Vagaba entre lápidas, inspeccionándolas,
pero sin recrearme en los diseños, las fotos o inscripciones… Solo buscaba la
que asomara sin nombre.
Y, para mi sorpresa, siempre la
encontraba.
Aparecía solitaria, algo desgastada y
sin nada que pudiera clarificar a quién tenía a recaudo. Y, como en la primera,
un objeto cotidiano asomaba apoyado en ella. Como si estos hubieran pertenecido
a la persona sin nombre e hicieran las veces de identificador en cuestión.
Era increíble, o así lo sentí. La
obsesión fue tal que llegué a hacerme una especie de mapa con cada municipio
que visité y el lugar exacto en el cementerio de la lápida sin nombre
adjuntando también el cotidiano objeto señalizador. Sin darme cuenta, mi vida
empezó a girar en torno a ese catálogo tan dispar y de otro mundo, aunque
compartiera parte de su esencia en este. Un catálogo que fue creciend
exponencialmente junto con otro aspecto un tanto inquietante: el dibujo que mis
marcas producían en el mapa, una espiral.
Y eso no era lo más extraño, y es que
las cruces junto a los pueblos que hacían esa espiral tenía como epicentro el
primer cementerio en el que encontré la anormalidad.
¿Tendría todo esto algún sentido?
Para mí no, pero conozco a uno que sí
que entiende mucho de esto. Además, todo parece partir del lugar donde él es el
mandamás.
Así que con mis papeles de registro y
catálogo, me he venido a ver a tal Caronte.
—Entonces, ha llegado a la conclusión de
que esos objetos cotidianos que aguardan ante las tumbas pertenecían a la
persona sin nombre enterrada, ¿verdad? —me dice, papeles en mano y puro en
boca. Yo asiento—. Vaya, qué interesante.
Estamos delante justo de la tumba sin
nombre, la primera, el zapato sigue en el mismo lugar que cuando lo vi. Incluso
parece que de él emana cierta luminosidad.

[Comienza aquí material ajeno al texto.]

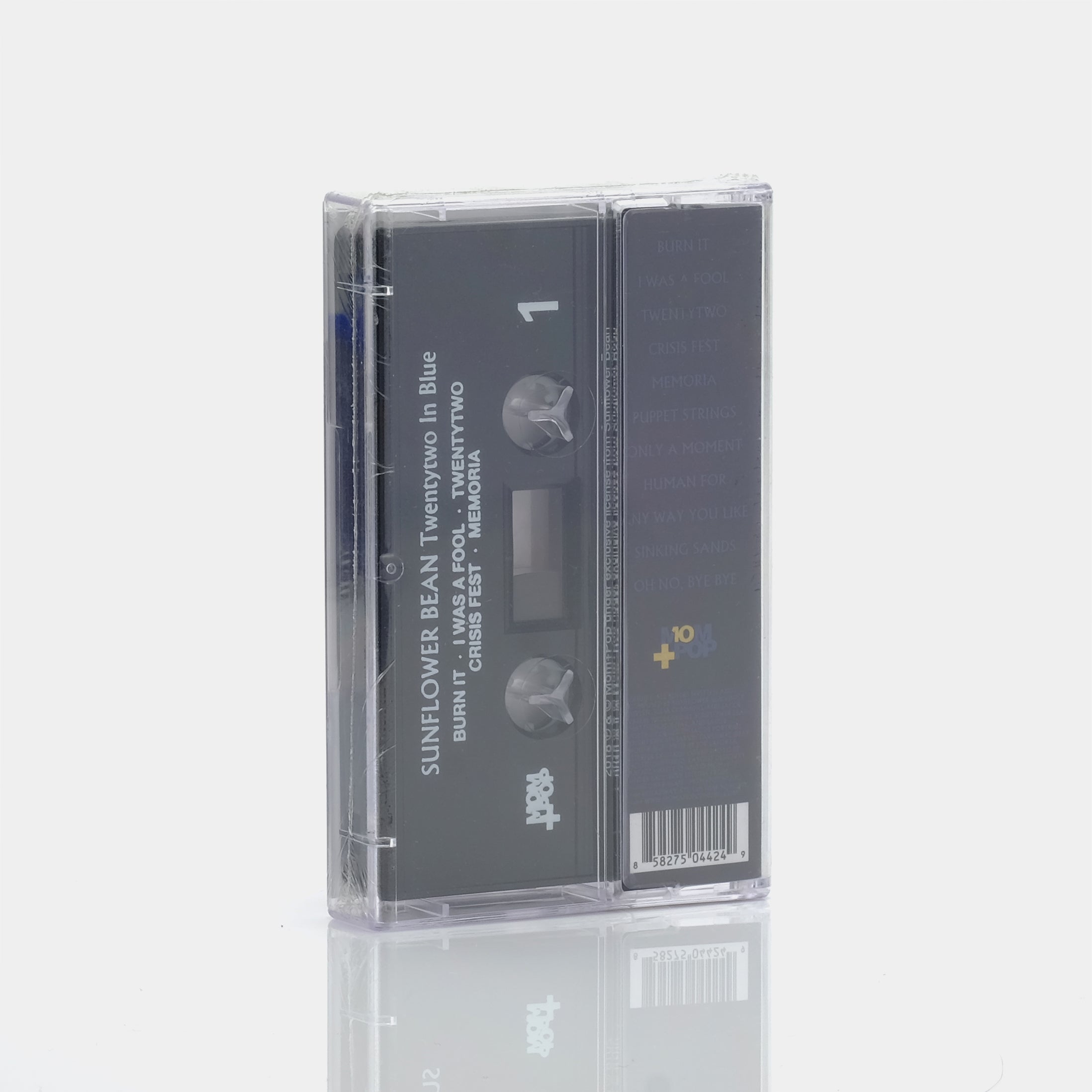 Sunflower Bean - Twentytwo In Blue Cassette Tape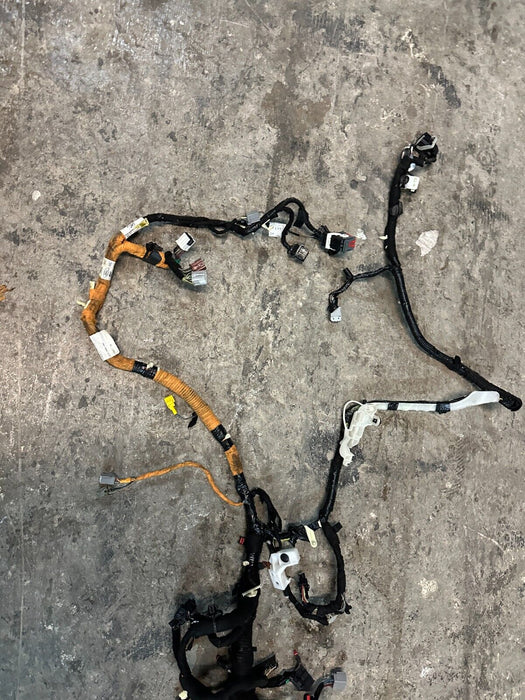 2017-2019 FORD F250 F350 DASH DASHBOARD HARNESS OEM JC3T-14401-AAC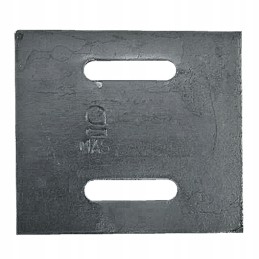 Metalo grandiklis 4mm 5603326100667b granitas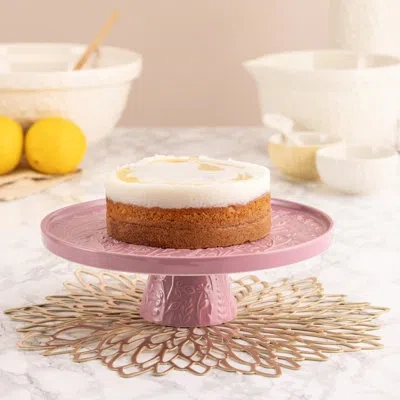 Mason Cash Cake Stand In Pink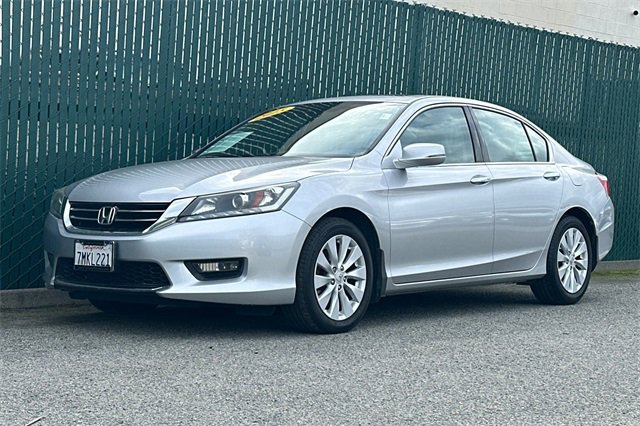 Used 2015 Honda Accord EX-L image 9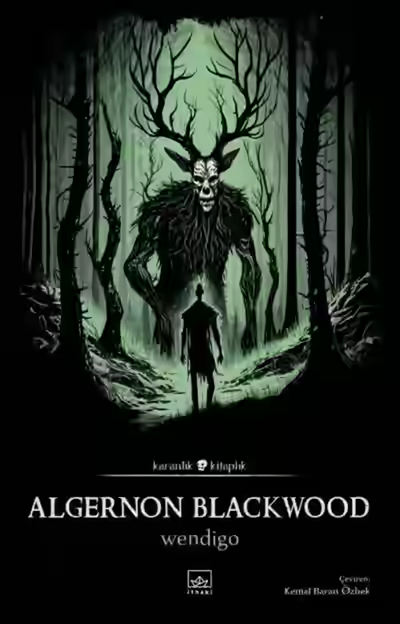 Аудиокнига Вендиго (сборник рассказов) — слушать онлайн бесплатно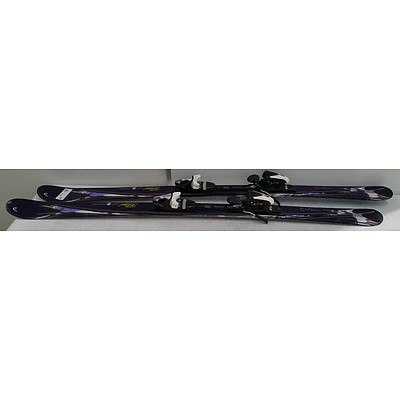 Head Beauty Performance 154cm Skis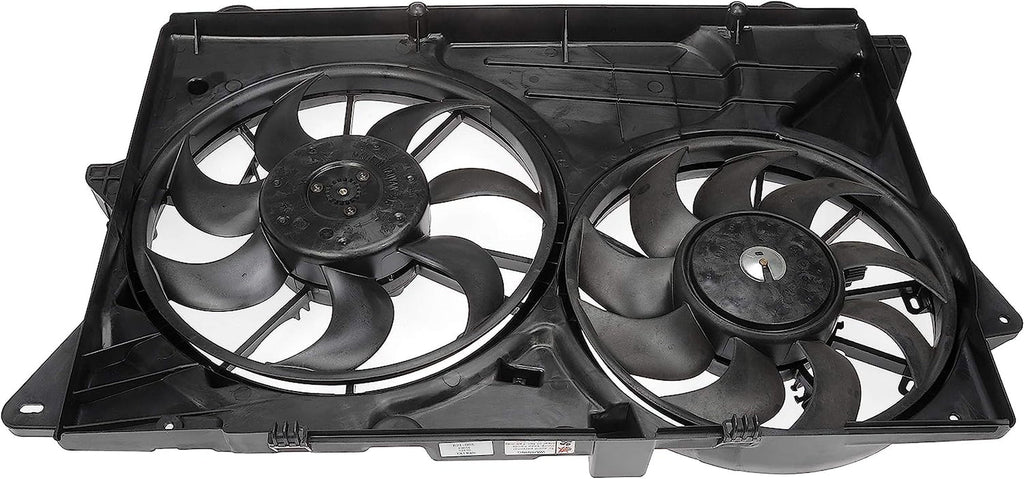 Dorman 621-008 Engine Cooling Fan Assembly Compatible with Select Ford/Lincoln Models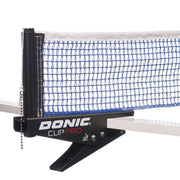 Donic ネット＆ポストセット クリッププロ ブルー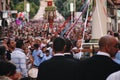 Italy, Sardinia - Patronal feast of Sassari Royalty Free Stock Photo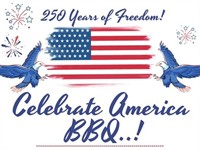 Celebrate America BBQ!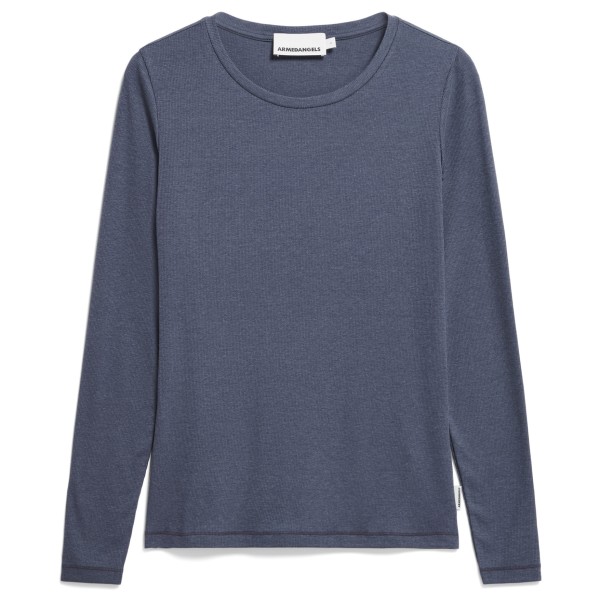 ARMEDANGELS - Women's Jaale - Longsleeve Gr XXL blau ARMEDANGELS - Women's Jaale - Longsleeve Gr XXL blau von ARMEDANGELS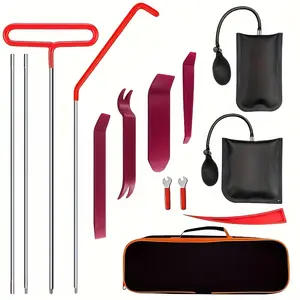 Car Repair Tool Set and Multi-Functional Practical Tool Combination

—¿Qué es lo interesante? —pregunto.
Él ríe, me da los papeles y se saca el
puro de la boca. Unos dientes negros asoman sin amenaza, aunque sí un poco de
dentera y peste a tabaco.
—Usted es lo interesante.
—¿Yo?
—Exacto.
Sacudo la cabeza en un miniespasmo. No
entiendo. Él me mira y ríe de nuevo. Su puro suelta unas volutas misteriosas.
—Es decir, no pensé que volvería a
verlo, y ahora no solo ha vuelto, sino que me trae un estudio sobre gente
olvidada.
—¿Gente olvidada? ¿Qué quiere decir?
Entonces me devuelve las hojas.
—¿Seguro que quiere saberlo? —dice.
Yo asiento. Él sonríe y añade:
—Ya sabe que esto le va a costar un par
de moneditas, ¿verdad?
Bufo. ¿En serio? No puedo creerlo.
Aunque ahora ya da igual. La curiosidad es más fuerte. Así que rebusco en mis
bolsillos. Casualmente, y no entiendo por qué, tengo un par de monedas. De
plata, además. Las saco y se las doy.
—¿Y bien? —pregunto.
Él no contesta. Deja de reír, se guarda
el dinero y, acto seguido, señala mis pies: a uno de ellos le falta un zapato.